§ Try it
Could you copy each line of the listing that holds "regression"?

§ Dataset records
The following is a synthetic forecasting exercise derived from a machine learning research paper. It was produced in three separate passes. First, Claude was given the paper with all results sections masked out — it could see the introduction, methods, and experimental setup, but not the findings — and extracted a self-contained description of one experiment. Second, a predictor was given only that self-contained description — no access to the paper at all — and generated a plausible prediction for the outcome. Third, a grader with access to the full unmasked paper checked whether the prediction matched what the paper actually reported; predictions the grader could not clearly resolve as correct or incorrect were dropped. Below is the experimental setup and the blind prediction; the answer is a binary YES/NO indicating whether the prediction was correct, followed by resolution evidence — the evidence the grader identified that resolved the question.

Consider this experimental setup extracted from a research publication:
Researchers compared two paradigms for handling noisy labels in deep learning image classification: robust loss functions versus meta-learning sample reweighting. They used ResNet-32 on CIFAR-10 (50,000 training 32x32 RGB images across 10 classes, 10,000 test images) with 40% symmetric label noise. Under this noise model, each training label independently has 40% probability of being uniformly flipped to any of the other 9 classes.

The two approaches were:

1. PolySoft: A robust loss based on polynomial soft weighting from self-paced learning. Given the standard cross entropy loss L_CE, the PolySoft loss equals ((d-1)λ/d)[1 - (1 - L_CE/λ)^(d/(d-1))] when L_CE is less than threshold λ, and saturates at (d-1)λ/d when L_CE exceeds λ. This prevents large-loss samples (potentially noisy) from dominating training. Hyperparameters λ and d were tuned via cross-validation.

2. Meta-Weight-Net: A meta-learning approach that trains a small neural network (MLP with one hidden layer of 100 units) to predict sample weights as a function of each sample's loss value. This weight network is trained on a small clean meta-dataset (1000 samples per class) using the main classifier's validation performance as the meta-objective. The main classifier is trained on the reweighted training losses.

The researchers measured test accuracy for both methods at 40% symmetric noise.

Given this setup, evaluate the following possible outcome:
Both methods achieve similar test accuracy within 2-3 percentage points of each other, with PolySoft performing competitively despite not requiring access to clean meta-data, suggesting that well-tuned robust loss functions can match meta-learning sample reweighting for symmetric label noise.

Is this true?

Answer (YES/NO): NO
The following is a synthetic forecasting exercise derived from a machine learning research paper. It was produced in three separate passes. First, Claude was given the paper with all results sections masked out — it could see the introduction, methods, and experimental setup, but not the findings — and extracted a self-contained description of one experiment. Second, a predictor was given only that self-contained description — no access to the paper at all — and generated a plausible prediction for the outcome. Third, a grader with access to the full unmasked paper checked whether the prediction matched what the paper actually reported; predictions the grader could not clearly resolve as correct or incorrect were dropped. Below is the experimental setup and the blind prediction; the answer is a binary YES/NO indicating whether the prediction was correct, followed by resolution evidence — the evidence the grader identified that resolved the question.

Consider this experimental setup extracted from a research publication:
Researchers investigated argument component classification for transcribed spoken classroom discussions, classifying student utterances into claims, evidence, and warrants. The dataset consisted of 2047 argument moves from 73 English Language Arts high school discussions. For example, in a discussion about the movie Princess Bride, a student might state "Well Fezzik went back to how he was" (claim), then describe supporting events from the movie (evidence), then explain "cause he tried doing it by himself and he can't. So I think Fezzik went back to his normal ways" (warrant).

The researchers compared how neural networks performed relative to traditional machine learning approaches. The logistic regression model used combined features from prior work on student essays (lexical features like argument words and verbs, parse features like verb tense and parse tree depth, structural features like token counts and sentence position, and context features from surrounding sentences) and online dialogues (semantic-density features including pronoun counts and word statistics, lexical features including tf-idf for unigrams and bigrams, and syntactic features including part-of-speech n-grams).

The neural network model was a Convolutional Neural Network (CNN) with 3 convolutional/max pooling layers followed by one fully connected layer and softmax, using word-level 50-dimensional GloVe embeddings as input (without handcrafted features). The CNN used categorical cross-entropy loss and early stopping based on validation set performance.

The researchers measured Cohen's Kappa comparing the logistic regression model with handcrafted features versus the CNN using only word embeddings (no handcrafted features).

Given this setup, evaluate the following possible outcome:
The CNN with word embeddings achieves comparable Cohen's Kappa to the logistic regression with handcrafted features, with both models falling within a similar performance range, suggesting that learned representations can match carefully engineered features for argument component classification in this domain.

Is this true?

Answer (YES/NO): NO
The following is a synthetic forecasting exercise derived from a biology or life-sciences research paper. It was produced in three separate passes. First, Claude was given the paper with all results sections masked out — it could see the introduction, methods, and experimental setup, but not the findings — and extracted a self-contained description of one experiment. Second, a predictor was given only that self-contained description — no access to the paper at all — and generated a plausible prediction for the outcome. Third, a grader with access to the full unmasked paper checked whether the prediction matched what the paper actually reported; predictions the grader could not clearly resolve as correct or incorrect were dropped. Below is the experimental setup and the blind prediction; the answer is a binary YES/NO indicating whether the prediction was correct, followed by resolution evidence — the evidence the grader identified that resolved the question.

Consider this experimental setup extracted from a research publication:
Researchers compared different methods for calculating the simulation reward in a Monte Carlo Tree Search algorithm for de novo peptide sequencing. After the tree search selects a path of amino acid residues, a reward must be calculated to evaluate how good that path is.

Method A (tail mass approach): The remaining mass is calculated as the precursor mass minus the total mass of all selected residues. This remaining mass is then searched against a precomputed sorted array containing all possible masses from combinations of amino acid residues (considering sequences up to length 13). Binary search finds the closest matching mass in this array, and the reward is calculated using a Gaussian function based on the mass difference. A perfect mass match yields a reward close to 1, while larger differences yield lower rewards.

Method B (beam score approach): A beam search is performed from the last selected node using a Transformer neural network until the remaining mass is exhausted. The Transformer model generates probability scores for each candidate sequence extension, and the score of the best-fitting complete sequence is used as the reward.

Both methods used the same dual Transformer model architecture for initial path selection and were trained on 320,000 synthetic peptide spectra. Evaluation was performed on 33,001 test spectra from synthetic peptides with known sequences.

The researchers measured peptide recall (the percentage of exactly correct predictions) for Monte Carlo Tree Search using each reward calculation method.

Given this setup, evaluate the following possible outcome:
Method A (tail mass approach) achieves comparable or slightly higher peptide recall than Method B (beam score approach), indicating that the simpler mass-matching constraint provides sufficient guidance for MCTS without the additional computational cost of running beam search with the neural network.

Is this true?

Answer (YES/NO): YES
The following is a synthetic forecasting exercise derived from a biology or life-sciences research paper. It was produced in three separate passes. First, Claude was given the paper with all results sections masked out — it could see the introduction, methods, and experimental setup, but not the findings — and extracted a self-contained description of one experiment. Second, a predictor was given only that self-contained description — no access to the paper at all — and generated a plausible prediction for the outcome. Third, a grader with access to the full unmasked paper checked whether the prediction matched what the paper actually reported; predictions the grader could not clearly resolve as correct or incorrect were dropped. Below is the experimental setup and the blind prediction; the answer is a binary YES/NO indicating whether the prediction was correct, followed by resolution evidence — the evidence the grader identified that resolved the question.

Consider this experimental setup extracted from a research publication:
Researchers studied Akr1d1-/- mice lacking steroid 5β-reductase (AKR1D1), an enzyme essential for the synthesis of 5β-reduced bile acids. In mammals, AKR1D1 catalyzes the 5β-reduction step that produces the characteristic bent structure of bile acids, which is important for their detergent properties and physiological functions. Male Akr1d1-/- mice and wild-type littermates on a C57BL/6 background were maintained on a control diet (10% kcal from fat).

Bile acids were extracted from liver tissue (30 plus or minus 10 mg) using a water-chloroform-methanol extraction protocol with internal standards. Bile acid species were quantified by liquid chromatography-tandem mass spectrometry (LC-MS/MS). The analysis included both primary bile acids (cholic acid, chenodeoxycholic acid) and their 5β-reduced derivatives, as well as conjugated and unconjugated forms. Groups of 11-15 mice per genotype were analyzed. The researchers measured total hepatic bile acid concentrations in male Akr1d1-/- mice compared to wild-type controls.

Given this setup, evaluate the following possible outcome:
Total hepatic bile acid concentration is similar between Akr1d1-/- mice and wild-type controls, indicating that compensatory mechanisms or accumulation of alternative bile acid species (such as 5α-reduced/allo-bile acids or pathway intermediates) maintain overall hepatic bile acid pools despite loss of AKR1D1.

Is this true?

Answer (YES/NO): NO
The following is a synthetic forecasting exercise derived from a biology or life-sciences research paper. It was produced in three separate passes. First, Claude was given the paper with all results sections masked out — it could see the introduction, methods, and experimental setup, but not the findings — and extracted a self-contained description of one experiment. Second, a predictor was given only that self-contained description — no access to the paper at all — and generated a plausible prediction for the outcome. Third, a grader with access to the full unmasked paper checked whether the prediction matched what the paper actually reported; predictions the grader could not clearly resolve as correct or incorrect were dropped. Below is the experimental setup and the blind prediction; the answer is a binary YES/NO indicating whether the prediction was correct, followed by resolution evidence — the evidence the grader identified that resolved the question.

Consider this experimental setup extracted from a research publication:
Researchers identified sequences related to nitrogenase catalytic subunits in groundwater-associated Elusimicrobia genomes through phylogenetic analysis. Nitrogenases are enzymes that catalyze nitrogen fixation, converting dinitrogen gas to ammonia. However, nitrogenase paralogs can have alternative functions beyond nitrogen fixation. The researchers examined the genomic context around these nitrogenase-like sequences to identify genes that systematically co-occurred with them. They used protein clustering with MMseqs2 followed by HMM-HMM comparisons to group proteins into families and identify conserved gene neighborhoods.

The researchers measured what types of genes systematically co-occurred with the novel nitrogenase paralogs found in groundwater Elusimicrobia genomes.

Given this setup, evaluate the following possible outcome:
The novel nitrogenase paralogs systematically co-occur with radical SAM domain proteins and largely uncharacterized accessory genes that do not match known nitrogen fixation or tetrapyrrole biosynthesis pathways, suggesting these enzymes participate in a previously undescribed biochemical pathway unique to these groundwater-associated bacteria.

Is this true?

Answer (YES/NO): NO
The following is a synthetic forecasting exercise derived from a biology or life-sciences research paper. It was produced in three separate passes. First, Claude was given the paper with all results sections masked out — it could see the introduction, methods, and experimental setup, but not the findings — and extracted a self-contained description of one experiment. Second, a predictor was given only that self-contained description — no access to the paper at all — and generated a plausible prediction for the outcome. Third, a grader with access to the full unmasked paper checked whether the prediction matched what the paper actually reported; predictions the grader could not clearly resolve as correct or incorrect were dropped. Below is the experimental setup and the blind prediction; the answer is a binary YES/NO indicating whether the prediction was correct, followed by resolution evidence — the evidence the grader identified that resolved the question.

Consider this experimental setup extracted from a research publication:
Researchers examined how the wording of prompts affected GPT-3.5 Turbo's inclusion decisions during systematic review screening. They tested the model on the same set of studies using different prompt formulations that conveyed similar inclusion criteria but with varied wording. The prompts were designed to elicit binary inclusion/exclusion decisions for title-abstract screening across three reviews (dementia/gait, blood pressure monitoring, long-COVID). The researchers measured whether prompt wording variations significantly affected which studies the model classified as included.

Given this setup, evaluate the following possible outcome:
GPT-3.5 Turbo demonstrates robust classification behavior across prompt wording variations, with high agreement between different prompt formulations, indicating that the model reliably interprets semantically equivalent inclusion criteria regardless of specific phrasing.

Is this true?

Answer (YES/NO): NO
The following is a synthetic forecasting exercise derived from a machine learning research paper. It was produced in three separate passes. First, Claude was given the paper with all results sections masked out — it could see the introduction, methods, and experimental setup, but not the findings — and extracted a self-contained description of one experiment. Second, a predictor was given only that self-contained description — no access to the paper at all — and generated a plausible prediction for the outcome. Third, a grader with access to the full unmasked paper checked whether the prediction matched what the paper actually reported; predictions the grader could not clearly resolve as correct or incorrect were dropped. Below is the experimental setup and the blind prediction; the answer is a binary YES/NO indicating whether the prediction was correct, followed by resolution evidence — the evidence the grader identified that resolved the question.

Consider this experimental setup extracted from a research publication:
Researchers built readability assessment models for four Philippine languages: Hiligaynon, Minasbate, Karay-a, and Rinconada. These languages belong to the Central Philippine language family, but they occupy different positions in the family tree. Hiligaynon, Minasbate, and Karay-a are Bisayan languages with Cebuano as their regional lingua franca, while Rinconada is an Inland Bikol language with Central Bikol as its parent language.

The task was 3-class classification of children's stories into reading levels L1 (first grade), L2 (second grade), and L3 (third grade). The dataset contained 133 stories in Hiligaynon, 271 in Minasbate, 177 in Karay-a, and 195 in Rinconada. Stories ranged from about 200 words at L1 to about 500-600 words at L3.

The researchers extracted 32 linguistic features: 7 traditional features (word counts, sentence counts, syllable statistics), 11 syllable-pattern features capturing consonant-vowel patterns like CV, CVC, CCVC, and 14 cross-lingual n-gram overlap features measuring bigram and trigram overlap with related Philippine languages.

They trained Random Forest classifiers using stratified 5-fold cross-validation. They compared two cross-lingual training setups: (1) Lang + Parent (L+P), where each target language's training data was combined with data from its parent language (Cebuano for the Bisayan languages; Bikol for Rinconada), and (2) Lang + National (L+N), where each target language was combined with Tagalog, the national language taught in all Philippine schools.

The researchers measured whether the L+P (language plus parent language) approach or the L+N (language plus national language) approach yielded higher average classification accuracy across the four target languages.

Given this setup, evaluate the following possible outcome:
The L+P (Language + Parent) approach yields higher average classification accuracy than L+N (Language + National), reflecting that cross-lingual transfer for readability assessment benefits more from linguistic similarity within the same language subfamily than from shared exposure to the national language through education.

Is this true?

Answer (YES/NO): YES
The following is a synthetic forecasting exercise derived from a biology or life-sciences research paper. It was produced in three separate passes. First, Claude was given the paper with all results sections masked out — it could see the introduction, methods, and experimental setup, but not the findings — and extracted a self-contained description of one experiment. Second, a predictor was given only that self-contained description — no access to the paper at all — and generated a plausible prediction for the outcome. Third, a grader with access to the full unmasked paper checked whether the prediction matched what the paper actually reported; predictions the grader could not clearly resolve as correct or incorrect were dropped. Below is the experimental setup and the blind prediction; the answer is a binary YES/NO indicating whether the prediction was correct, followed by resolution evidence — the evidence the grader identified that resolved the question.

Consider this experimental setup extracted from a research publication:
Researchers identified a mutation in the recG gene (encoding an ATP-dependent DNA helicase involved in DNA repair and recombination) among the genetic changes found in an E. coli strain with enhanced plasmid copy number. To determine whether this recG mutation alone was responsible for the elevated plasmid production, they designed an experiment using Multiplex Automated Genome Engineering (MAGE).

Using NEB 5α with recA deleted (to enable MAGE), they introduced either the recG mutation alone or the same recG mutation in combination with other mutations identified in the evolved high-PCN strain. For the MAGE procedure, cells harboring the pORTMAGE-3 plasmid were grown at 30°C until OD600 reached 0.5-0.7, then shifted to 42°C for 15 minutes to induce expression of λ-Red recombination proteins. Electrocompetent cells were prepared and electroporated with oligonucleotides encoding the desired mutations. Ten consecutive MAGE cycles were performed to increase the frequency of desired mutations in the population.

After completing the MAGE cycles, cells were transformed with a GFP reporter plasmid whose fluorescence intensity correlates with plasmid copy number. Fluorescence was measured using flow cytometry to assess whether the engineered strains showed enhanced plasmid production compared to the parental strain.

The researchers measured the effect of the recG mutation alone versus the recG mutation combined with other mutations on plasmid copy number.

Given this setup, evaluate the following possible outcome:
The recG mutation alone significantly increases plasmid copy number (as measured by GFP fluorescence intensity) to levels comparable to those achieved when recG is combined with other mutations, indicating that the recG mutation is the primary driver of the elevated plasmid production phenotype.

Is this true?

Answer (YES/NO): NO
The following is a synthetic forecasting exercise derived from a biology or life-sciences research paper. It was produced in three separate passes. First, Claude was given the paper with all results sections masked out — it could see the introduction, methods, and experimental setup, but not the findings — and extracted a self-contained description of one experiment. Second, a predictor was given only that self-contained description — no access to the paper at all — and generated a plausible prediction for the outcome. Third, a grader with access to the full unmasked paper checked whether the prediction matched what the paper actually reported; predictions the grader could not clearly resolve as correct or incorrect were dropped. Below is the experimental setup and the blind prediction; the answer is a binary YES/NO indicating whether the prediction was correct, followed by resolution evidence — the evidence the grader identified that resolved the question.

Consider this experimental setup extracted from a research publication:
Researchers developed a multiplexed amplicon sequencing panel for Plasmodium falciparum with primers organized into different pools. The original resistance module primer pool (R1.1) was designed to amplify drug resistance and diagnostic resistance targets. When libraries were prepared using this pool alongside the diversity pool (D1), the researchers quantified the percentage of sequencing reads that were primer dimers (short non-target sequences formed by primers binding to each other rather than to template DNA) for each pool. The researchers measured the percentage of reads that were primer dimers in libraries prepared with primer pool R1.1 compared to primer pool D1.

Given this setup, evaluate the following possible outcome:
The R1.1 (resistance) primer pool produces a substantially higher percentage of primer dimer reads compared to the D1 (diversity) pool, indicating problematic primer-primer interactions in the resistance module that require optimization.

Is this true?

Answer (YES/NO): YES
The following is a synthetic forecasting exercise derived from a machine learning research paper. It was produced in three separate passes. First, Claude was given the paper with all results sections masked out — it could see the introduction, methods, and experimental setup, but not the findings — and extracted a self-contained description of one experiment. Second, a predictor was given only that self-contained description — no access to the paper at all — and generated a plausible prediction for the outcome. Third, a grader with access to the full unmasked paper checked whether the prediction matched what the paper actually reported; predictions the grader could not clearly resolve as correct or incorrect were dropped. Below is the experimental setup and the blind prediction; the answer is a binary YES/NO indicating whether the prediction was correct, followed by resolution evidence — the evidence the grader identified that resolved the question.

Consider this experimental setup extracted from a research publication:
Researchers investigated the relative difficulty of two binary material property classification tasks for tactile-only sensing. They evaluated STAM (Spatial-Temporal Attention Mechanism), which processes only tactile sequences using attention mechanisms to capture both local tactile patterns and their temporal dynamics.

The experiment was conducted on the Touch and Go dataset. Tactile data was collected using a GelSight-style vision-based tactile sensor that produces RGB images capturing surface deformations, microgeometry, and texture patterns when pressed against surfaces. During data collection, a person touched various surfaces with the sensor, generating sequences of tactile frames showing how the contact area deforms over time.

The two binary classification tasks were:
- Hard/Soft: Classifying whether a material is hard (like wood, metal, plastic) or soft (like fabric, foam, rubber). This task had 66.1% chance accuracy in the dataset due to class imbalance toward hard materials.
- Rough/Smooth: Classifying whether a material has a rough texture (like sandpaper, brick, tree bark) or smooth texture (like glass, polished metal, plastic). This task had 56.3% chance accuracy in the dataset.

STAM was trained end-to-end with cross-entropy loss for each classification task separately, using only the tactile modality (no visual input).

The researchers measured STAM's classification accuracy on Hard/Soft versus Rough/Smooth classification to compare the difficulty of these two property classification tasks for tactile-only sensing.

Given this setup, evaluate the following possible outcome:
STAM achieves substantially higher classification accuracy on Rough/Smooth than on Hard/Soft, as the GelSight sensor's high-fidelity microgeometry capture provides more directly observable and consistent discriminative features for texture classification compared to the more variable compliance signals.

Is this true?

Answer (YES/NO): NO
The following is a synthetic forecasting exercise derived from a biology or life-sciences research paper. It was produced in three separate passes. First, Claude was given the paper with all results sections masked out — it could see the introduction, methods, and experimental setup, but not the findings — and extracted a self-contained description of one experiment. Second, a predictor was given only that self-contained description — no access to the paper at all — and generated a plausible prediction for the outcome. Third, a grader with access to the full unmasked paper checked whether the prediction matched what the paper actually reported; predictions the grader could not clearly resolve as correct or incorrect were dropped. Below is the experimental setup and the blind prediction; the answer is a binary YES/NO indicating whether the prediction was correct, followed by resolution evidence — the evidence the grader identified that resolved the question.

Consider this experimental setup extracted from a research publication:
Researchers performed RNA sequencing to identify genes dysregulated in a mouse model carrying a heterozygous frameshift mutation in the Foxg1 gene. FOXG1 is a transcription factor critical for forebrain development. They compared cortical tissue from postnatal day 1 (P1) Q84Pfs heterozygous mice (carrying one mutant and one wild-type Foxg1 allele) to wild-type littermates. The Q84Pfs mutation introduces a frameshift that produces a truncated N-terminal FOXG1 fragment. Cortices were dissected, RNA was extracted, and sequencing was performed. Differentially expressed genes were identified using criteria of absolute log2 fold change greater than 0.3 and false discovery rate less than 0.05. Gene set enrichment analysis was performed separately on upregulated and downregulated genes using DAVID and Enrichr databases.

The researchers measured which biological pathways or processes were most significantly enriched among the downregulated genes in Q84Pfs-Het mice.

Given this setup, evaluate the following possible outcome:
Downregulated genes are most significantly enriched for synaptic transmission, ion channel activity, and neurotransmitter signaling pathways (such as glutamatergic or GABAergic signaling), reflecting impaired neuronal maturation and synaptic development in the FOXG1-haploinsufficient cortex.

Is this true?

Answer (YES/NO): NO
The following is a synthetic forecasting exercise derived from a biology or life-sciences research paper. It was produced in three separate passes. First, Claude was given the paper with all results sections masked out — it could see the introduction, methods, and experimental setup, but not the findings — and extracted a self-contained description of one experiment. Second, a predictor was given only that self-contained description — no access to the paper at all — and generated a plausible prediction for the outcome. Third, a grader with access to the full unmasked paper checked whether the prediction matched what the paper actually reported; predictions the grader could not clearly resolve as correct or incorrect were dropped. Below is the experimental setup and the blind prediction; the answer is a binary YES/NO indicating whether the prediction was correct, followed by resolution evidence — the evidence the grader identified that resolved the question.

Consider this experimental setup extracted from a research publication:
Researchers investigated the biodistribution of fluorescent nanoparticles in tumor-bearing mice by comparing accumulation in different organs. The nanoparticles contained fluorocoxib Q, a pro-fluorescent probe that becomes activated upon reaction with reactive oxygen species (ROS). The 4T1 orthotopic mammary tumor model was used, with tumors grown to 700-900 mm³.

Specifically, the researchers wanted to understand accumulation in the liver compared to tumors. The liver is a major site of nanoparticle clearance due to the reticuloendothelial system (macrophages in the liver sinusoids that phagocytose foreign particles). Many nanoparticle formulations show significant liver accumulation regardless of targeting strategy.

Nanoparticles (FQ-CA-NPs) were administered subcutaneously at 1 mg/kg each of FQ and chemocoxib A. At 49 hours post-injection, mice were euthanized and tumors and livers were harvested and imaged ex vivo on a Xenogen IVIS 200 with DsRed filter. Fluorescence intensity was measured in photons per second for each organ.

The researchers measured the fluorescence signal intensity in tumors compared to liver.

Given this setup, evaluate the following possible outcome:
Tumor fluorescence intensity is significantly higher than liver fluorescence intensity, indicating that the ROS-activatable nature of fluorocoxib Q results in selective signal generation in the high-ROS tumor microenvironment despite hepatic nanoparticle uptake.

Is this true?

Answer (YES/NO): YES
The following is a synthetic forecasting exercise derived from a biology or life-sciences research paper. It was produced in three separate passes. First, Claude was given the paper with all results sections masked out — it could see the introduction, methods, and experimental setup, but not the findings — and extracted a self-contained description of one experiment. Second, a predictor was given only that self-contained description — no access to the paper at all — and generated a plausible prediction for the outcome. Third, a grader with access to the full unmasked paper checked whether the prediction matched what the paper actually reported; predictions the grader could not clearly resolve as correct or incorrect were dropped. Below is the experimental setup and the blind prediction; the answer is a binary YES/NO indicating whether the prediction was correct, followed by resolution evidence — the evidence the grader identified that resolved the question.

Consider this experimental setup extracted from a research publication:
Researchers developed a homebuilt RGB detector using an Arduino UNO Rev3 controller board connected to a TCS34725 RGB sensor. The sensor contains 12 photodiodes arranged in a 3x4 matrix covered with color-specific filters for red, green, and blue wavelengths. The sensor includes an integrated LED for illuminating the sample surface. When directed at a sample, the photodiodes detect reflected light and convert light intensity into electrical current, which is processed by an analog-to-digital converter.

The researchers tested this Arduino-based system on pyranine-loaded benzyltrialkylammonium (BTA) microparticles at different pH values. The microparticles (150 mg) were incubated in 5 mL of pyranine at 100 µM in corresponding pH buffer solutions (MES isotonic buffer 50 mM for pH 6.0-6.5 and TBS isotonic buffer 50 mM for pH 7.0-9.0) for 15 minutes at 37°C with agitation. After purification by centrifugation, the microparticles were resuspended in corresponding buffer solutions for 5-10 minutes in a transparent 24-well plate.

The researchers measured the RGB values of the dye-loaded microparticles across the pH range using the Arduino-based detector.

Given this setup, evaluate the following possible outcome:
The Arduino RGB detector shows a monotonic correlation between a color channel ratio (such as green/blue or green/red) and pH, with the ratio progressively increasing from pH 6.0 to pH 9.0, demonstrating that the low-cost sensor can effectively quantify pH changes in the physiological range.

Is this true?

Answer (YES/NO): NO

§ Response area
The researchers compared how neural networks performed relative to traditional machine learning approaches. The logistic regression model used combined features from prior work on student essays (lexical features like argument words and verbs, parse features like verb tense and parse tree depth, structural features like token counts and sentence position, and context features from surrounding sentences) and online dialogues (semantic-density features including pronoun counts and word statistics, lexical features including tf-idf for unigrams and bigrams, and syntactic features including part-of-speech n-grams).
The researchers measured Cohen's Kappa comparing the logistic regression model with handcrafted features versus the CNN using only word embeddings (no handcrafted features).
The CNN with word embeddings achieves comparable Cohen's Kappa to the logistic regression with handcrafted features, with both models falling within a similar performance range, suggesting that learned representations can match carefully engineered features for argument component classification in this domain.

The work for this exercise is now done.